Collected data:
○ ○ ○ ○ ○ ○ ○

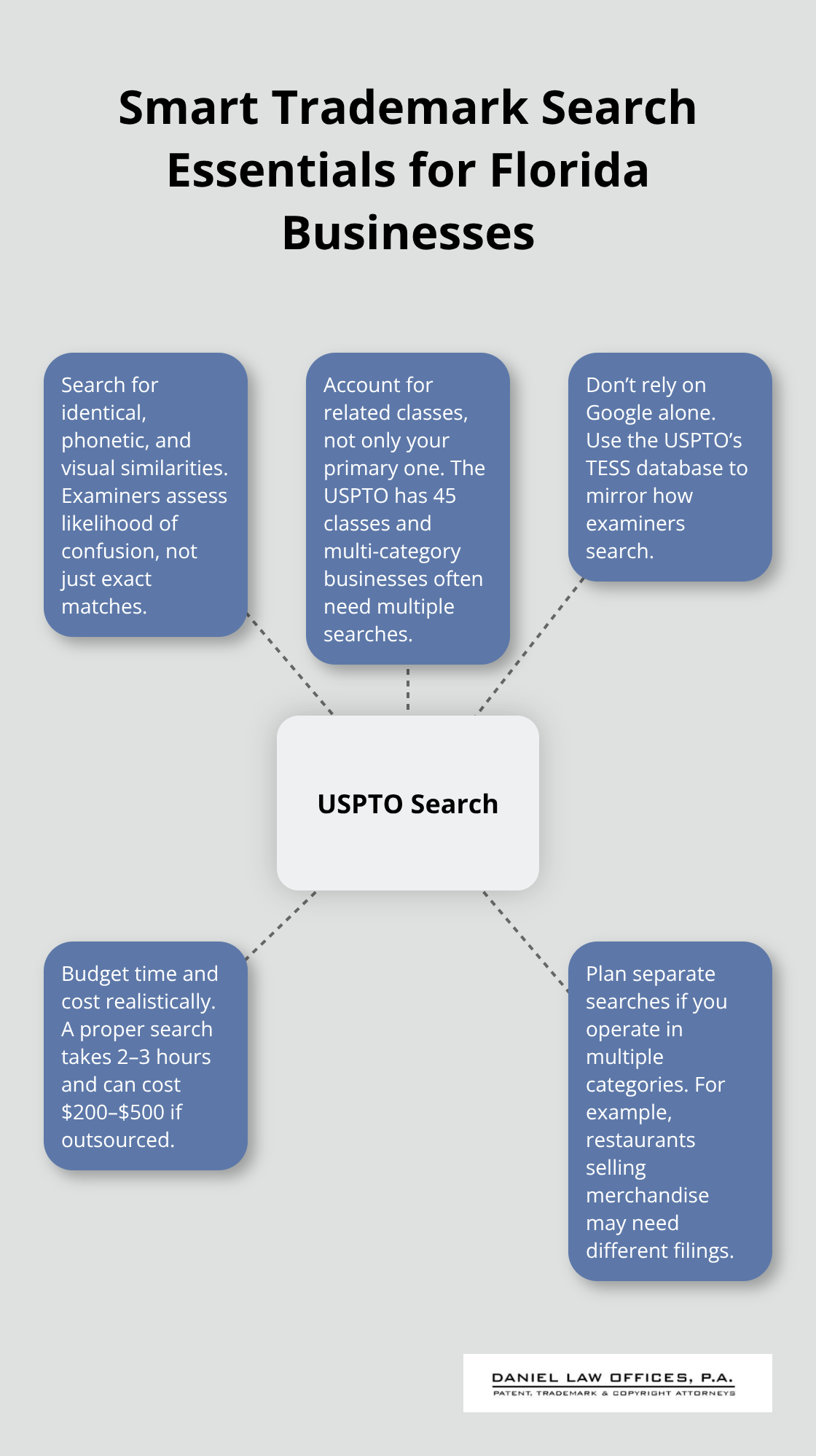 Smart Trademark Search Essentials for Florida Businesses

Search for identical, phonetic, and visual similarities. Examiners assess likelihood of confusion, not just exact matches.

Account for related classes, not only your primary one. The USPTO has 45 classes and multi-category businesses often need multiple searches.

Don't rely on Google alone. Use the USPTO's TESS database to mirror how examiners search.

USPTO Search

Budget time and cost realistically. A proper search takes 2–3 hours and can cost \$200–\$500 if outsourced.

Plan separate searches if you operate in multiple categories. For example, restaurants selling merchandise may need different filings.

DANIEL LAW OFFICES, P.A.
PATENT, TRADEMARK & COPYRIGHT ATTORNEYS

○ ○ ○ ○ ○ ○ ○

To do:
Give only the number of lines in the data that hold the string "USPTO".

Task response:
3